26. April 2024

Postmodernes Denken in der Pädagogik – 1. Teil

Im vorliegenden Beitrag wird versucht, die Hintergründe und Argumentationslinien der Reformen offen zu legen und nicht nur auf die praktischen Auswirkungen, sondern auch auf die theoretischen Schwachstellen hinzuweisen. Das postmoderne Denken hat sich in der pädagogischen Theorie und Reflexion seit den 1970er Jahren in den USA und Grossbritannien und seit den 1980er Jahren im deutschen Sprachraum ausgewirkt. Im deutschen Sprachbereich hat es nicht zur Begründung einer neuen Richtung pädagogischer Theorie geführt, sondern ist gleichzeitig mit gewissen Auflösungstendenzen am Rande der Pädagogik und Erziehung aufgetreten, in deren Gefolge vom «Ende der Pädagogik und der Erziehung» die Rede war. Wir bringen den Beitrag von Peter Aebersold in zwei Teilen.

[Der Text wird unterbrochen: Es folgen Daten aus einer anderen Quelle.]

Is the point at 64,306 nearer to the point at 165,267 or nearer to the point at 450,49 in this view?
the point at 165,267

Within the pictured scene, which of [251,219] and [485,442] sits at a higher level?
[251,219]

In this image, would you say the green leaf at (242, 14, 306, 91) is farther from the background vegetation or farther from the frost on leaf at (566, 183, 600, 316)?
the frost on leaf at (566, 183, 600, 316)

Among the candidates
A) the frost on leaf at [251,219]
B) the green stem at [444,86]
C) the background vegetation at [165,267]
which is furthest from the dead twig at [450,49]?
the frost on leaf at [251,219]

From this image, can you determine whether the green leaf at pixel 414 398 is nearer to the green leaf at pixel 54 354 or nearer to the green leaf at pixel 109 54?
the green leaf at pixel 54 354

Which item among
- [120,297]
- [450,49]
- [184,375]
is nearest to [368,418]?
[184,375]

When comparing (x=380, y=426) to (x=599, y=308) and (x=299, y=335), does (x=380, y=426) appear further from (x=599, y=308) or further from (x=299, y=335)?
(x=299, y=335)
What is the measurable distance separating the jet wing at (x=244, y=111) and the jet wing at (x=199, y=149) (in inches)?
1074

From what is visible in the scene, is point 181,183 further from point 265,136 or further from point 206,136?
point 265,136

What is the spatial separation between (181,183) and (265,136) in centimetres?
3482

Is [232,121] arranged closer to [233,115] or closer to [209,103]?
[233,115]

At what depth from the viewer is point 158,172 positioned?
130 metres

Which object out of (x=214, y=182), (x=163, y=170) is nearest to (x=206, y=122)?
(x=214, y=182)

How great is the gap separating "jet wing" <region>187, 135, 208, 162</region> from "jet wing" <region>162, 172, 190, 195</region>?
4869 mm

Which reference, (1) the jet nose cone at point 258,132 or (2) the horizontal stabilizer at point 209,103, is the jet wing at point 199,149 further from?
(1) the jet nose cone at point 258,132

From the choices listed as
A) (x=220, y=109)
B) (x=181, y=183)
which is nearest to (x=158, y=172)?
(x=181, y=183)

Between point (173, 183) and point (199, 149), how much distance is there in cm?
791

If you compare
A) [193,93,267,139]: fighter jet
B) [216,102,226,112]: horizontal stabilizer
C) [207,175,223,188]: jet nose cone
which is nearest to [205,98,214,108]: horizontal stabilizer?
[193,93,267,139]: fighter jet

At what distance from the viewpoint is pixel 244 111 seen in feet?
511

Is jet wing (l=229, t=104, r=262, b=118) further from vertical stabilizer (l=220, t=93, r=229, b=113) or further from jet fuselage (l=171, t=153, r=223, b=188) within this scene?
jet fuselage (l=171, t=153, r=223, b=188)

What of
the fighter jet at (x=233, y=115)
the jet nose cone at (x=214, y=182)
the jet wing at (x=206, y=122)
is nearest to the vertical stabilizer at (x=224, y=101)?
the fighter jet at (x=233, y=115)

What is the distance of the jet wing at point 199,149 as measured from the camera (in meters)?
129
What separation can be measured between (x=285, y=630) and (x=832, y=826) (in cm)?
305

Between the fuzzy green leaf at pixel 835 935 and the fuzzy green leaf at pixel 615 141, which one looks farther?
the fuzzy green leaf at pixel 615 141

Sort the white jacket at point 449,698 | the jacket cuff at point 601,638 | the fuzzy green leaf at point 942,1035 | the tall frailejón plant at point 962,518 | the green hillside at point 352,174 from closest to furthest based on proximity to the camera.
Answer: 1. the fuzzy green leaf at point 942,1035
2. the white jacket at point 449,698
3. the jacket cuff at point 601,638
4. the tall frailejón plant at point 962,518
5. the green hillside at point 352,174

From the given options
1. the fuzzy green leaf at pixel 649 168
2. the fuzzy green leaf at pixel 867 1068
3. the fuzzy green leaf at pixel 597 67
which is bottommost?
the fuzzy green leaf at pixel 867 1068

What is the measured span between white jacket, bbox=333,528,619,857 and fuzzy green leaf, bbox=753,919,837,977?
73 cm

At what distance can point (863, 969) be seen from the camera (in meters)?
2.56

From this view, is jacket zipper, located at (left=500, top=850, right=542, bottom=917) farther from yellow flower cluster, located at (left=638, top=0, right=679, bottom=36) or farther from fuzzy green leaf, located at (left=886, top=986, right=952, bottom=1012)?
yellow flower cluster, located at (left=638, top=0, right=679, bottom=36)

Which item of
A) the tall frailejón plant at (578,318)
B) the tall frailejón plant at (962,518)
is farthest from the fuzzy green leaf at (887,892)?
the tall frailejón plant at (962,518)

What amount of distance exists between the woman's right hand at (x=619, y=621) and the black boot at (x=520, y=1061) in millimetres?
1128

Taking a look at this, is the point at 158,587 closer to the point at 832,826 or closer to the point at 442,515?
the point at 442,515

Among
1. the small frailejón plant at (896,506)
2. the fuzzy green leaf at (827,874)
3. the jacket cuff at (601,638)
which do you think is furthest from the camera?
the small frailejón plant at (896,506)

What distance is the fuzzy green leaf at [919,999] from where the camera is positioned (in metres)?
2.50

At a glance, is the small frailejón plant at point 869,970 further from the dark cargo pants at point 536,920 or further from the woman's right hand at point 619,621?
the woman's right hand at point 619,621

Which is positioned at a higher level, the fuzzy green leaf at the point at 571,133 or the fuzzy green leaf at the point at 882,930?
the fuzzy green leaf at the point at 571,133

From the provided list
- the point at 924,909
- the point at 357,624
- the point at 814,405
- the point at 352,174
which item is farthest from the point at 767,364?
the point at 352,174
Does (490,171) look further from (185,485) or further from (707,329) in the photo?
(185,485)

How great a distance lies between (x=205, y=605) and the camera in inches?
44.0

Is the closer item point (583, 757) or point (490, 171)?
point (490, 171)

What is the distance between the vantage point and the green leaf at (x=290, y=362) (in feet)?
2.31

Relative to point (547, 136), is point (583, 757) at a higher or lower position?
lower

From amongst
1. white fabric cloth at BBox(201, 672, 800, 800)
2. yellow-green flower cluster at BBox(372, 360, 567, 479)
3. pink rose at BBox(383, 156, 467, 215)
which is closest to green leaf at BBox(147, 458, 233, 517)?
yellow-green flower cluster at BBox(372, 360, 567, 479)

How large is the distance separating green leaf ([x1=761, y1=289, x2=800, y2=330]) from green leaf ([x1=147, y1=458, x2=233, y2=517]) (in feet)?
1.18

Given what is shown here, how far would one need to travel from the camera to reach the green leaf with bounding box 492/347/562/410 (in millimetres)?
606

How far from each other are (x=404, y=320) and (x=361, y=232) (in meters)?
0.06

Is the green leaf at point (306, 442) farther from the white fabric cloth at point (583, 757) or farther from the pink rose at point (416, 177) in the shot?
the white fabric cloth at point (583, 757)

Das moderne Zeitalter und postmodernes Denken

Historisch begann die Moderne mit dem Umbruch gegenüber der Tradition in zahlreichen Lebensbereichen (Industrielle Revolution, Aufklärung, Säkularisierung), folgte der Neuzeit und dauert bis in die Gegenwart an. Philosophiegeschichtlich fällt sie mit dem Skeptizismus der Vordenker der Aufklärung (Montaigne, Descartes, Spinoza, Immanuel Kant) zusammen. Der Mensch ist frei, wie Kant sagt, im Rahmen des Naturgesetzes sein eigenes Leben, seine mitmenschlichen Beziehungen und das öffentliche Leben nach Massgabe der Vernunft sittlich zu gestalten.

In der Pädagogik erzeugt postmodernes Denken durch die Abschaffung der Pädagogik (Antipädagogik) Bildungsverhältnisse der Vormoderne.

Statt einer zusammenhängenden Ordnung und allgemeinverbindlicher Regeln werden nur Collagen und Patchwork aus Pluralität und Individualität anerkannt und angestrebt.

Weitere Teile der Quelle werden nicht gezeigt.